Tasks for this exercise
**A)** List the authors of the book named in the Legendary Service passage below.
**B)** In the Legendary Service passage below, what does the letter A in the ICARE model stand for?
**C)** Resume the Legendary Service passage below, picking up right after its final sentence.

Text
>> START

3. Legendary Service: The Key is to Care

In an age where dialogue between users and brands is plentiful and public, what may be the most relevant advice about modern marketing is “treat your customers with care.”

Legendary Service breaks down how you can move service in your business from average to exceptional, mapping the little changes in a brand’s or employees’ behaviour towards customers that make a big difference in the service experience and the bottom line.

In their book, Blanchard, Cuff, and Halsey offer a service improvement tool called the ICARE model. One of the highest-impact, lowest-effort components of the acronym is A, for attention, because it can positively alter your prospects’ perception in pretty significant ways. Here’s what the authors say about attentive customer care:

Attentiveness is a simple but powerful pillar of customer service, no matter what business you’re in. Start being more attentive by dividing your customer base into smaller groups based on common needs or preferences. This will allow you to create specific customer profiles.

>> END

Recorded data
>> START

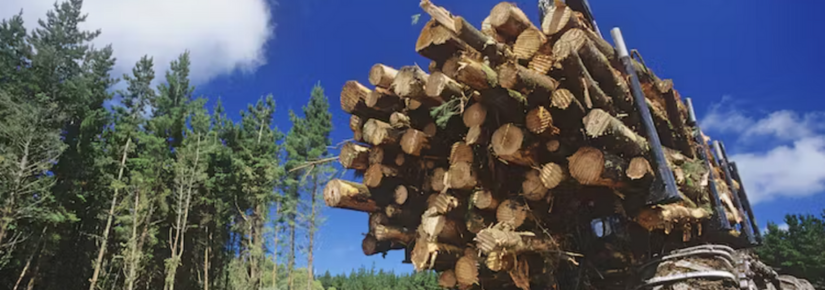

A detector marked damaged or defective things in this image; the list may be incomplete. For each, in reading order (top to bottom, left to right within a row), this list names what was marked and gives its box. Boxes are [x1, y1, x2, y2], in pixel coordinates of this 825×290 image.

splintered wood [326, 1, 744, 288]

>> END

Answers
**A)** Blanchard, Cuff, and Halsey

**B)** Attention

**C)**
Next, collect some information. Ask yourself: What are my customers’ preferences, what do they expect from me and how can I fulfil their needs? Here’s a shining example of amazingly attentive customer care:

Say there’s a man who visits his local bar two or three times a week. The bartender knows the man’s regular beer and often listens to his complaints about work. Once the man asked for popcorn, and since then, the bartender’s always made sure to put a bowl of popcorn on the bar when he sees the man walking in. This simple, human, attentive behavior is exactly what turns customers into regulars.

Takeaway: Notice the little things—from the types of articles your customers like on social media, to what color your clients choose for a manicure—and you’ll keep your customers loyal and raving.

4. You Should Test That! Conversion Optimization for More Leads, Sales and Profit or The Art and Science of Optimized Marketing

We all need data on how we’re doing. We crave empirical results, replicable experiments, and meaningful measures. We need proof that our experiments worked (or didn’t). We need to be able to test, tweak, and understand our conversions.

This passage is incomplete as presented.